Model in cylindrical coordinates
 

Hi all,

I have written a CFD code for simulating transient laminar flow in a cylindrical cavity. Since the model assumes temperature-dependent viscosity, I discretized the tensor-form of Navier-Stokes equations using Finite Volume. My velocity components are (u along radial direction (r), v along the azimuthal direction (theta) and w along axis(z)). A staggered MAC grid was used.

When updating v nearest to the pole, I needed to compute a component of the stress tensor (tau_r_theta) at the pole. Therefore, I used equation (37) of the Morinishi, Vasilyev and Ogi paper (Fully Conservative ....). My problem is that when I used the central difference scheme, the computed values did not converge. However, when I tried a forward/backward difference scheme, the computations do converge.

I would like to know if anyone of you has come across a similar situation before. I would like to have a reference that would confirm the scheme I am using is correct in this particular situation.
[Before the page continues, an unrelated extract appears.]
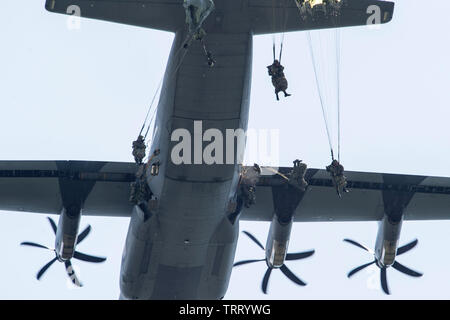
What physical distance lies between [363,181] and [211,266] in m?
7.10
Re: Model in cylindrical coordinates
 

Are you solving an axisymmetric problem (rotating flow) or a full three-dimensional problem? If a full 3-d, the conditions on the axis are a continuing problem. You might try searching the archives for cfd-online for previous discussion. If axisymmetric, help with that should show up as well when you search.
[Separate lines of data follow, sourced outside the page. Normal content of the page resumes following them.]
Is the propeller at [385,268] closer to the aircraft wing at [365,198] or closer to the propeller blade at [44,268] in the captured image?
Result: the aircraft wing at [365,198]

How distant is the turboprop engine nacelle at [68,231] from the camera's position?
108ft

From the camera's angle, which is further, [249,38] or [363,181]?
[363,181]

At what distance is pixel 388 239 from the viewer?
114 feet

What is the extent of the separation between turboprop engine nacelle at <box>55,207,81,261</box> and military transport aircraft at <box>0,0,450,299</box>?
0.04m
To generalize (there will be other opinions on this), the axisymmetric problem is not too hard to handle. The general 3-d problem is often treated by special 'fixes' in the cylindrical system. The preferred system (I think) with commercial codes is to use Cartesian (!) coordinates and use a block-structured mesh with 5 blocks of generalized (distorted) bricks to mesh the problem.

It is common to find that centered difference schemes (for the advection terms) can lead to instability - see for instance C. W. Hirt's "Heuristic Stability Theory" in JCP in the late 1960's.

Re: Model in cylindrical coordinates
 

Thank you for the reply. In fact, I am modeling a full 3D flow in cyln coords. For the advective part I used a hybrid centered-upwind scheme. It works pretty well without instablity. However, the tensor terms that I am refering to are found in the diffusive part of the N-S equations. I tried to browse the CFD-online archive but none of the discussions provided a solution to my problem(s).

Maybe I can send you a pdf of what I am trying to solve and the problems I am facing...

Re: Model in cylindrical coordinates
 

I'll be glad to look. Don't know if I can help.

I think all you have to do is click <send e-mail> next to my name and attach your pdf.

Re: Model in cylindrical coordinates
 

Thank you for your kind help.

I will send you the doc ASAP.